# TESTO DA ANALIZZARE
⁂
Pulisciti le scarpe, passati un poco di disinfettante, se vuoi, vai in bagno e lavati le mani”. Questo è il protocollo quando si arriva alla Mensa coordinata da Carina nella “Villa 31”.

Il locale deve misurare circa 40 metri quadrati, i lavori devono ancora terminare; le pareti sono intonacate, manca una buona mano di pittura, la cucina ha alcuni dettagli da rifinire, nel soggiorno ci sono due frigoriferi dove si conservano gli alimenti deperibili, al centro un tavolo che occupa molto spazio.

Ci sono taglieri, coltelli, non così professionali, sono da grigliata, ma le donne li usano come cuoche esperte.

Le pentole sono grandi, ce ne sono tre, quel pomeriggio, servono per cucinare circa 500 porzioni di stufato di pollo con riso, per intere famiglie della “Villa”  e dintorni che si trovano situazione di vulnerabilità.

Carina ha 40 anni, venti dei quali si è dedicata al lavoro comunitario con la “Fundación el Pobre de Asis” dove si occupa dell’organizzazione della cucina comunitaria della Villa 31 della stessa fondazione. Vive nel quartiere di Carapachay vicino a Munro, fa un viaggio di mezz’ora sul treno dalla stazione di “Belgrano Norte” fino a quella di “Retiro” e da lì si dirige a piedi verso la “Villa”. Prova una grande angoscia nel dover uscire in questi giorni di così tanta incertezza, ma capisce che il suo è un impegno verso la comunità che si aspetta una merenda e una cena; a volte uscire di casa diventa un po’ stressante. Il controllo di otre 100 persone e l’esposizione al rischio di contagio la preoccupa molto; ha un bambino che l’aspetta a casa.
⁂
# VOCI FORNITE
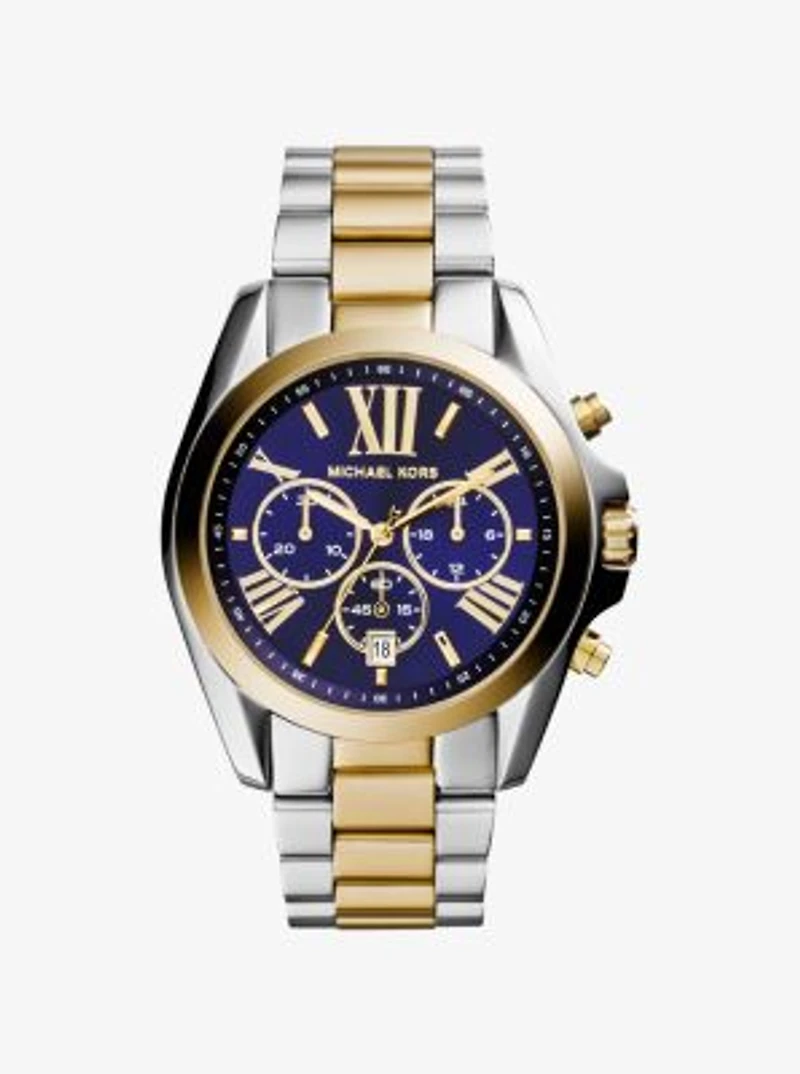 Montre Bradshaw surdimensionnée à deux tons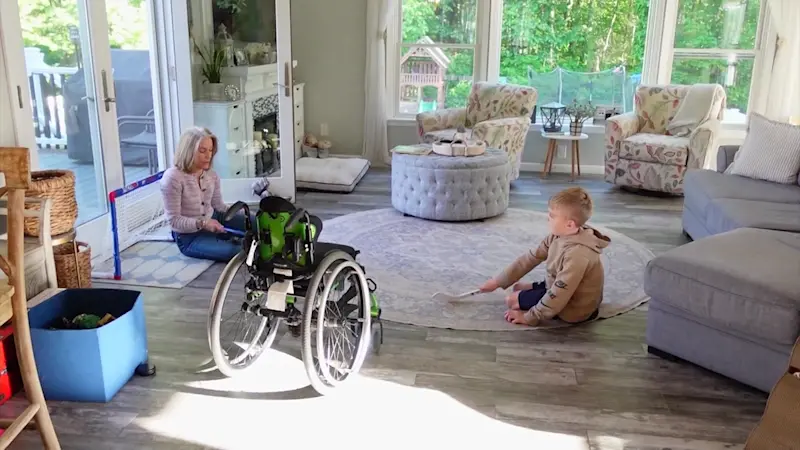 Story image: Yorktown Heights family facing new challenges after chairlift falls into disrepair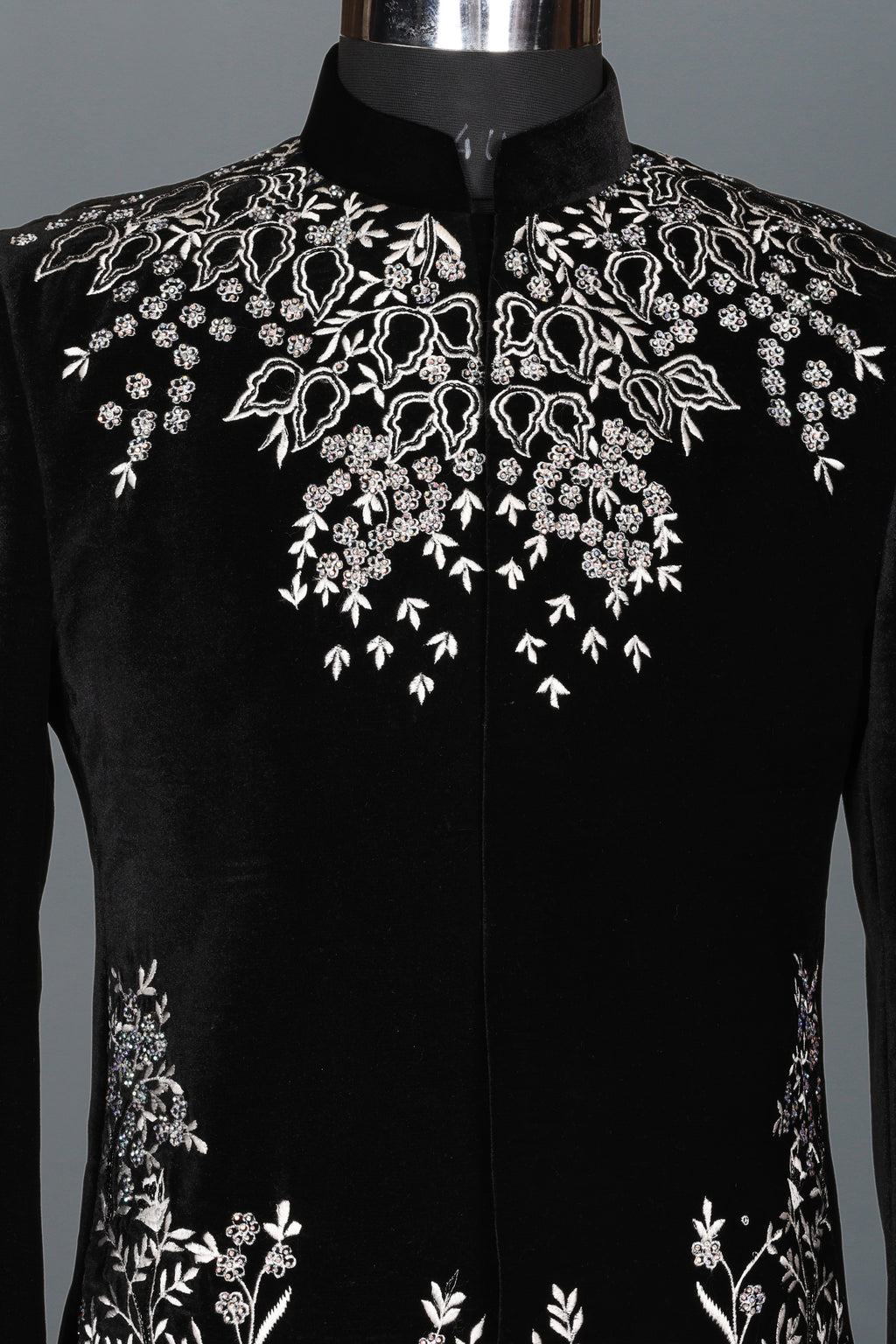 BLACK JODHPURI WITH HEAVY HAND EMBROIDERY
⁂
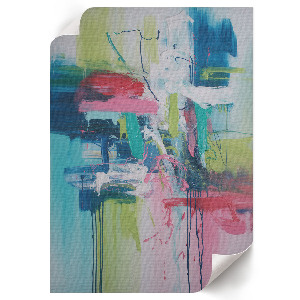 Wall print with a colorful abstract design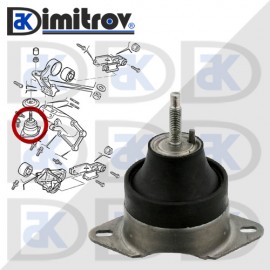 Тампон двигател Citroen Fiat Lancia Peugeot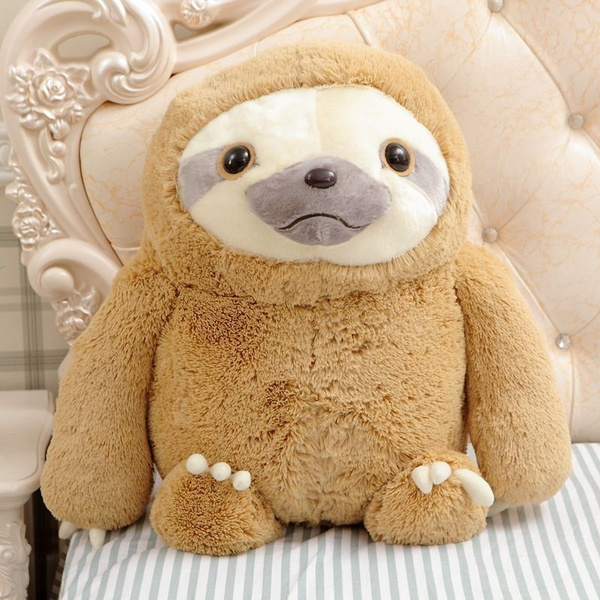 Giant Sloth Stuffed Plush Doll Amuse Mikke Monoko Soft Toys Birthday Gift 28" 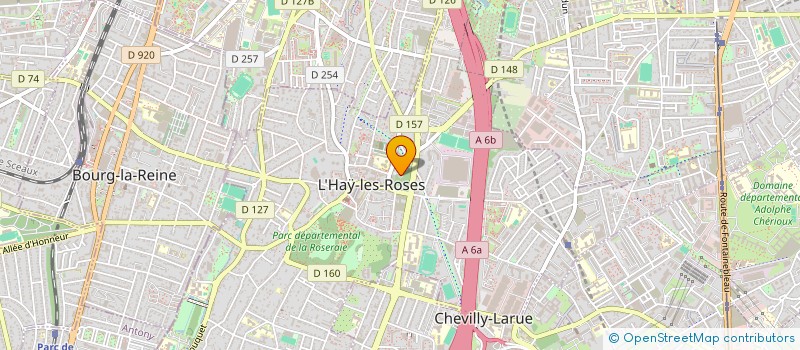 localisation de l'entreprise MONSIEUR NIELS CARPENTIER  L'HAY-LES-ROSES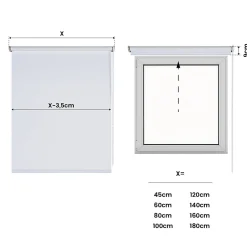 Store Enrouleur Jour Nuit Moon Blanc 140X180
⁂
Prosegua il testo sulla mensa comunitaria della Villa 31 dopo l'ultima frase riportata.

# SPAZIO RISPOSTA
“A volte nelle file che si creano c’è molta confusione, la situazione diventa molto tesa, soprattutto quando c’è la presenza di molte persone che vivono per la strada e che arrivano ‘fatte’. Chiedere loro di prendere le distanze e rispettarle è molto difficile; gli adulti più anziani sono più testardi e non riescono a regolamentarsi. Tutti noi ci mettiamo a rischio”.

Non è chiaro quando mense comunitarie hanno iniziato a funzionare. La ricercatrice del Consejo Nacional de Investigaciones Científicas y Técnicas, CONICET, Valeria Snitcofsky,  specializzata nella “questione  Villas” della città di Buenos Aires, ritiene che sia stato dopo il 1983  e che, a causa dell’aumento delle condizioni di indigenza, sono incominciate a nascere nei luoghi più degradati della città. Secondo la sua ipotesi, prima di quella data non c’era così tanta disoccupazione, quindi non c’è stato bisogno di stanziare fondi. “Prima degli anni Ottanta non c’erano i livelli di disoccupazione che sono emersi dopo, la fame non era un problema almeno non nella misura odierna”. Commenta.

Sono quasi le 17, è ora della merenda, oggi bevanda gusto cioccolato con i biscotti. La fila di donne, uomini e bambini comincia a formarsi, nelle loro mani bottiglie da due litri di plastica riciclata, altri portano bicchieri o tazze; solo qualcuno di loro indossa la mascherina, per chi è senza ci sono a disposizione quelle usa e getta fornite dalle donne che lavorano nella mensa comunitaria, perché l’ordine è “Avere le mascherine”.

Le quasi 200 razioni di cibo vengono distribuite in 15 minuti.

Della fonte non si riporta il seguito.